Aim of the exercise
Show each line in the entries below that contains the word "Order", treating uppercase and lowercase letters as different.

Supplied material

-- Opening Marker --

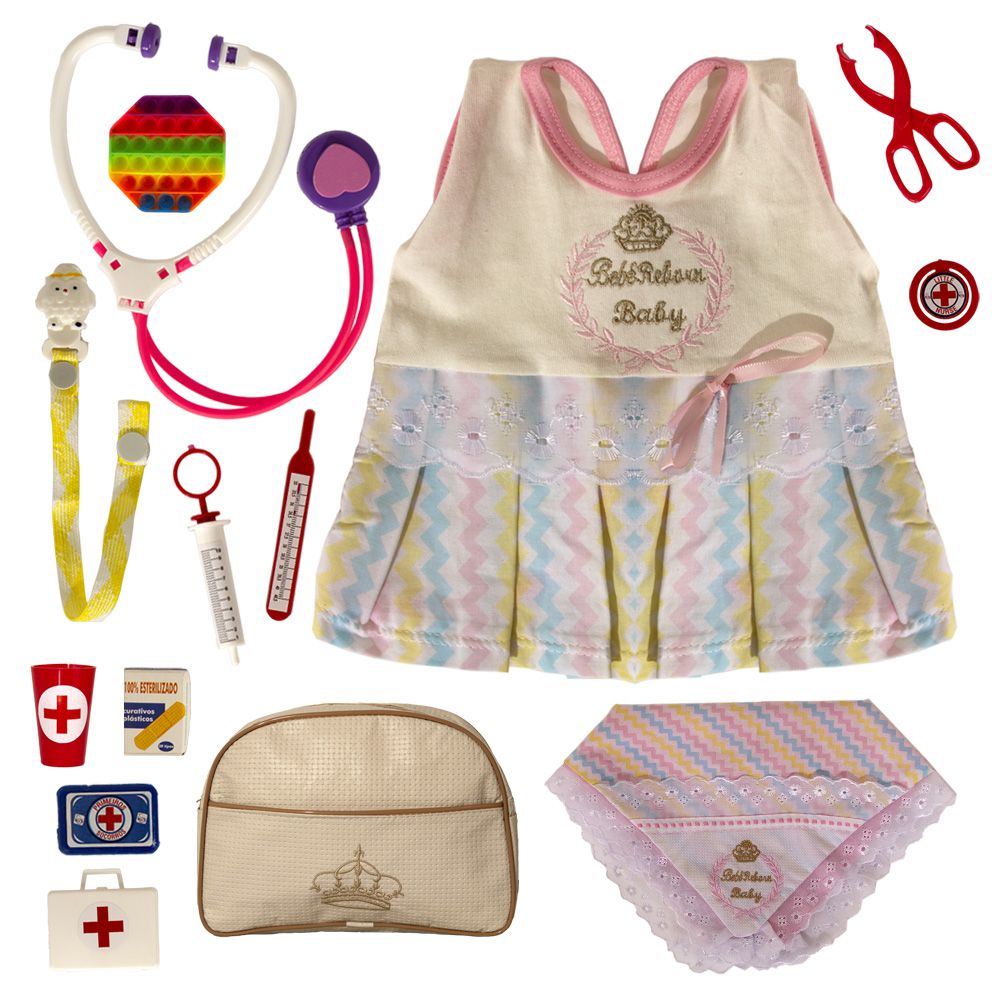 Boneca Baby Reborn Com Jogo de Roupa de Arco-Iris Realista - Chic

-- Closing Marker --
-- Opening Marker --

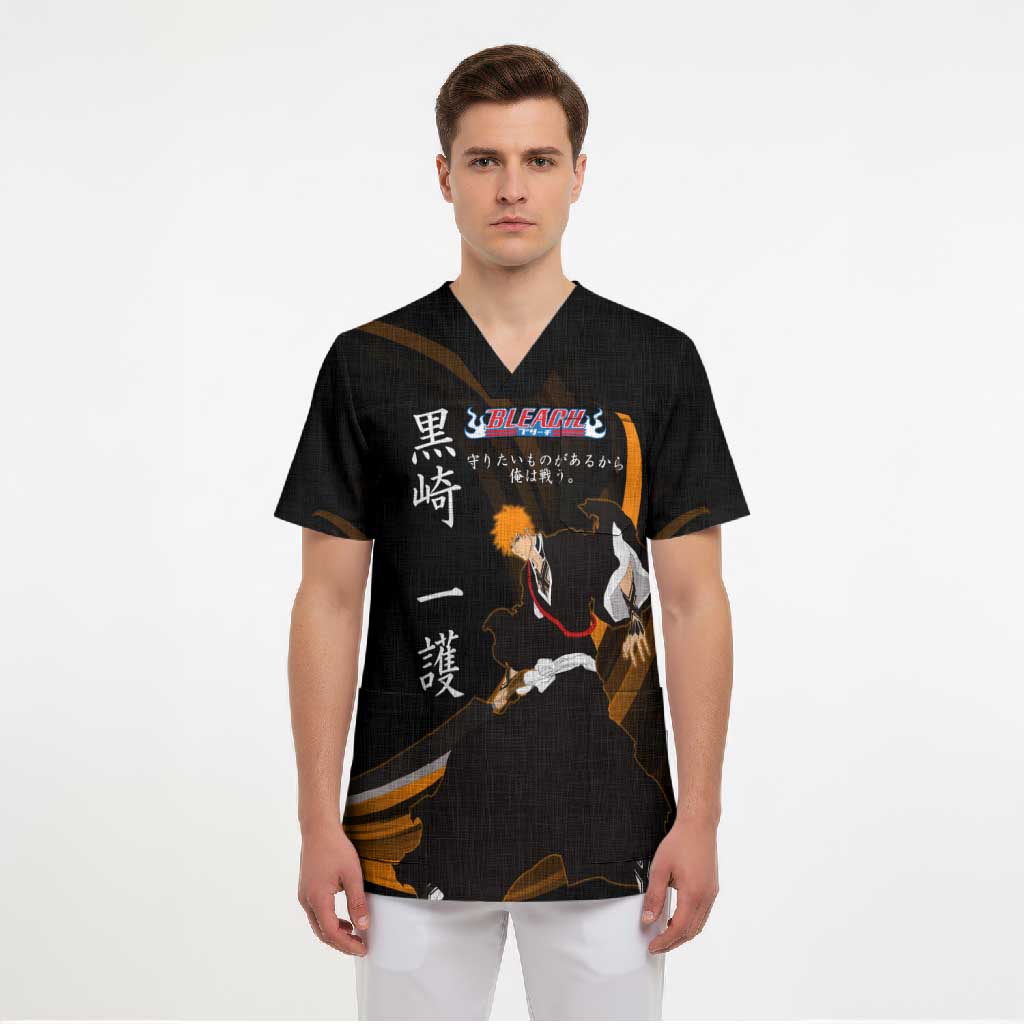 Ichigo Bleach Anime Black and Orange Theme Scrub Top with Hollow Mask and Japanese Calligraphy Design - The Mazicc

-- Closing Marker --
-- Opening Marker --

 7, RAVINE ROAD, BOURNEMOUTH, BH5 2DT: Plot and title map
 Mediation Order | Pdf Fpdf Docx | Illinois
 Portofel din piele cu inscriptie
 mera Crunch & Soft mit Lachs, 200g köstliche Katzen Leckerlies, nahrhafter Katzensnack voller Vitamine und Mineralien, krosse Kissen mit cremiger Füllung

-- Closing Marker --

Solution to the problem
 Mediation Order | Pdf Fpdf Docx | Illinois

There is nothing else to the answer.